En marketing, como en la vida, primero lo primero


Todos hemos escuchado un concepto que ya parece una obviedad: Tan importante es la etapa de planeación como la etapa de evaluación. Y desde luego resulta claro que no puede haber evaluación si no se ha construido una base sólida en el proceso de planeación.  Sin embargo, en los procesos de desarrollo de campañas de comunicación parece que todo funcionara al revés.  Muchas marcas están poniendo no menos del 90% del presupuesto de investigación en la evaluación de las piezas y quizás menos del 10% para obtener la materia prima (conocimiento del mercado y el consumidor) para el desarrollo de la campaña.

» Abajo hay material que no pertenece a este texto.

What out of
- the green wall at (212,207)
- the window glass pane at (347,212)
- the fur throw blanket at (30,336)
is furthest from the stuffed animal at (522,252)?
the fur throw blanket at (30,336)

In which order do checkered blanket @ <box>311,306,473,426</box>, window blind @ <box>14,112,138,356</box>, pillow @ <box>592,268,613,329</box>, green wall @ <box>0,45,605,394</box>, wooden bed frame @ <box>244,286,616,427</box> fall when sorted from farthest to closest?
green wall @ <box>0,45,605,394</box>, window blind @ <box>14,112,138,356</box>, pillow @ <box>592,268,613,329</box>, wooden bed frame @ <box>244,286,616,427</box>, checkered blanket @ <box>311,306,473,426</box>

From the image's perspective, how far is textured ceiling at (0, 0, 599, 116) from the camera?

Los recortes de marketing han hecho a muchas compañías “planear por instrumentos” y dejar todo el presupuesto al momento de la evaluación. Una dinámica que no tiene ningún sentido pues si la campaña no se ha construido apropiadamente, el resultado inevitable será que las piezas no funcionen, con lo cual quizás el proceso de evaluación no tome una sino dos o hasta tres rondas. Vemos una y otra vez directores de marketing que descubren valiosos e interesantes insights durante el proceso de evaluación. ¡Qué absurdo! ¿No sería más práctico, económico y eficiente para todos llegar al pre-test con piezas construidas con toda la solidez de un proceso de planeación estratégica y creación con toda la información sobre el consumidor?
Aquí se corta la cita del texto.